Those who thought refugees were resigned to being the flotsam of humanity, living off benefits and charity from richer nations, you couldn’t be more wrong.
More than 10,000 refugees and youth across the Middle East have been learning a new language to get along in this brave new world: coding.
The inaugural Refugee Code Week, which took place in October, aims to fill important jobs in the Digital Economy while throwing a lifeline to displaced young people from across the region. The event took place across Egypt, Jordan, Lebanon and Turkey, which are among the world’s largest hosts of refugees according to the United Nations Refugee Agency (UNHCR).
Billions in investment
Demonstrating the potential for ICT careers, Middle East and Africa governments are investing $260 billion (Dh955 billion) in IT in 2016, according to research firm IDC. The Kingdom of Saudi Arabia, for example, will have an ICT job shortage of 37,700 in 2017, according to a recent Saudi government report.

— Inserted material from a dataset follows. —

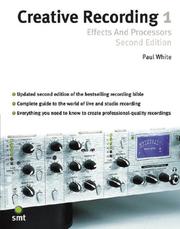 Cover of: Creative Recording 1: Effects & Processing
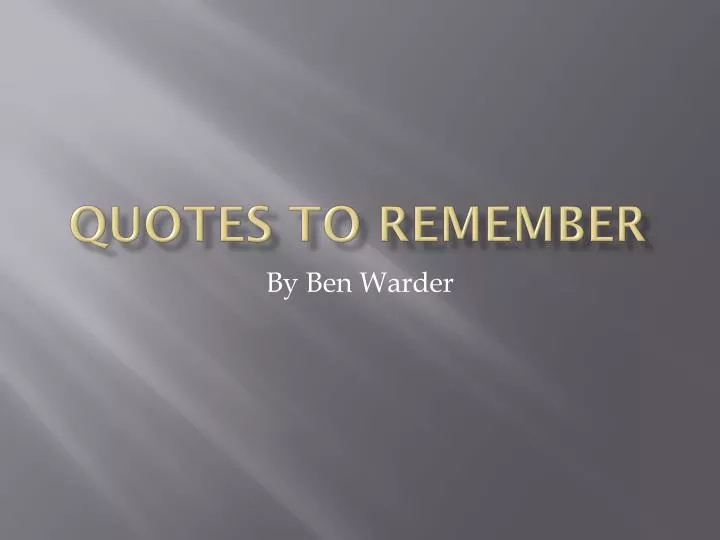 quotes to remember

“The success of Refugee Code Week demonstrates how governments, the private sector, international organizations, and civil society can inspire and develop sustainable Digital Economy education models for youth. UNHCR and our partners are committed to helping the Middle East and Africa youth and refugees develop and launch their digital IT careers, help rebuild countries, and empower women,” said Brad Henderson, Corporate and Foundation Relations Lead at the United Nations Refugee Agency (UNHCR).
Refugee Code Week was spearheaded by global technology company SAP, in collaboration with UNHCR and the Galway Education Centre, along with partnerships with over 30 local governments, non-profit organisations, non-governmental organizations, educational institutions, and businesses.
“Across the Middle East and North Africa, there are tens of thousands unfilled technology jobs,” said Gergi Abboud, Managing Director for the Gulf, North Africa, Levant, and Pakistan at SAP. “Refugee Code Week is providing a lifeline to help young people in refugee camps and beyond to acquire coding skills, empower young adults to consider IT careers, and integrate coding into curriculums for long-term sustainable technology education.”
Women in tech
Supporting women in ICT, nearly half – 43 percent – of Refugee Code Week participants were female. SAP partnered with the ReBootKamp in Jordan for the first immersive code boot camp in the Arab World focused on empowering refugees. Refugee Code Week’s most promising students were given the opportunity to join the boot camp in Jordan to sharpen their Web programming or SAP Business One skills during the intensive 16-week programme. All graduates from the first cohort have found a job.
“In the Digital Economy, coding will be the foundation of tomorrow’s careers. Refugee Code Week amplified participants’ technology background and determination to join the ReBootKamp boot camp – enhancing their coding levels and inspiring opportunities for technology-based careers. Coding boot camps are career accelerators, and have the potential to impact the massive surplus of untapped intellectual potential in the refugee space,” said Hugh Bosely, Founder and Executive Director, ReBootKamp.
In Turkey, which hosts the largest number of refugees worldwide at 2.5 million, seven partners collaborated with the Kiron Open Higher Education for sustainable online and offline education for refugees. Refugee Code Week Participants have the opportunity to register towards the Kiron Certificate Program, and SAP volunteers have become Kiron mentors to support young students.
Jordan hosted the highest number of Refugee Code Week participants with a total of 4,783. Twelve partners targeted refugees in both urban locations and in the Zaatari Refugee Camp. Student trainers across eight universities were also keen to make an impact and inspire youth in the Digital Economy.
In the world’s third-largest refugee hosting country, Lebanon, SAP joined forces with non-governmental organizations and partners such as arcenciel, Berytech, Digital Opportunity Trust Lebanon, Malaak, ProCons, Social Support Society, Teach for Lebanon, and the Unite Lebanon Youth Project. Supporting the Lebanese Ministry of Education and Higher Education’s Reach All Children with Education initiative’s aims to enhance quality of learning, Refugee Code Week conducted coding training sessions across seven governates, and multiplied teacher training by empowering 300 teachers and mothers with coding skills.
In Egypt, 568 urban refugees across five nationalities also benefitted from an introduction to coding.
The Refugee Code Week model built on the success of the recent Africa Code Week 2016, which trained more than 426,758 participants in coding skills.